日曜劇場と組織の逆襲
2013年9月22日の夜、この国のテレビが最後に一斉に同じものを見た、と言われることがあります。『半沢直樹』の最終回は42.2%(ビデオリサーチ調べ・関東地区・世帯視聴率)。日曜の夜9時、銀行員が上司に向かって言い返すところを、四割の家が見ていました。
この型の面白さは、舞台が「戦場でも宇宙でもなく、会社」だということです。理不尽な上司、責任を押しつける本部、中身の見えない人事。誰もが知っているのに誰も勝てない場所で、主人公だけが正面から言い返す。倍返しという言い方が流行語になったのは、言葉が新しかったからではなく、言い返せなかった人がそれだけ多かったからでしょう。その年の新語・流行語大賞は特例で年間大賞が四つ出ていて、そのうち二つがドラマから出ています——「倍返し」と、朝ドラ『あまちゃん』の「じぇじぇじぇ」。2013年は、ドラマが二回そこに立った年でした。
原作の話をすると、ひとつ意外なことがあります。このドラマの原作小説は『半沢直樹』という題ではありません。第1話から第5話までが『オレたちバブル入行組』(2004年)、第6話からが『オレたち花のバブル組』(2008年)。ドラマが当たったあとで、小説のほうが主人公の名前で呼ばれるようになりました。作者の池井戸潤は元銀行員です——1988年に入行し、1995年に辞めている。それなら経験をそのまま書いたのかと思いますが、本人はきっぱり否定しています。「経験をそのまま書いたり、取材を綿密にして書く、ということは、まずしない」。書けるのは「僕がわからない人物」ではない、とも。狙いは記録ではなく「銀行の中で人が生き生き動く活劇」だった。リアリティの正体は、取材の量ではなく人の造形のほうにあったわけです。ちなみに「倍返し」をモットーにする銀行員にモデルはいない、とも語っています。
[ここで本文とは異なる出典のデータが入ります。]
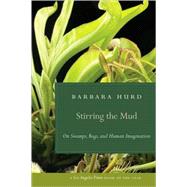 Stirring the Mud : On Swamps, Bogs, and Human Imagination by Hurd, Barbara, 9780820331522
そしてこの帯は、日本のドラマの「数字」の物語の最後の章でもあります。ビデオリサーチが週間ランキングの基準を世帯視聴率から個人視聴率に変えたのは2022年4月4日でした。つまり四割という言い方でヒットを語れた時代は、この作品のあたりで終わっています。2023年の『VIVANT』——同じ枠・同じ主演・同じ演出陣——の最終回は、個人12.9%/世帯19.6%として発表されました。数字が消えたのではなく、数え方が変わった。祝祭が終わったのではなく、祝祭の測り方が人ひとりの単位になったのです。
神話の訂正
『半沢直樹』の42.2%は、平成以降のドラマで最高の視聴率だった
この数字が載っているのはビデオリサーチの「ドラマ高世帯視聴率番組」の一般劇の表で、その表には「NHK朝の連続テレビ小説」「NHK大河ドラマ」は除いています、と書かれています。同社が別に公開している朝ドラの表を見ると、平成のあいだに42.2%を上回った作品が複数あります(『おんなは度胸』45.4%、『ええにょぼ』44.5%、『青春家族』44.2%、『ひらり』42.9%=いずれも関東地区・世帯・最高番組平均)。だから正確には「朝ドラと大河を除いた一般劇のなかで、平成以降の最高」。毎朝15分ずつ積み上げてきたほうが、じつは静かに上にいました。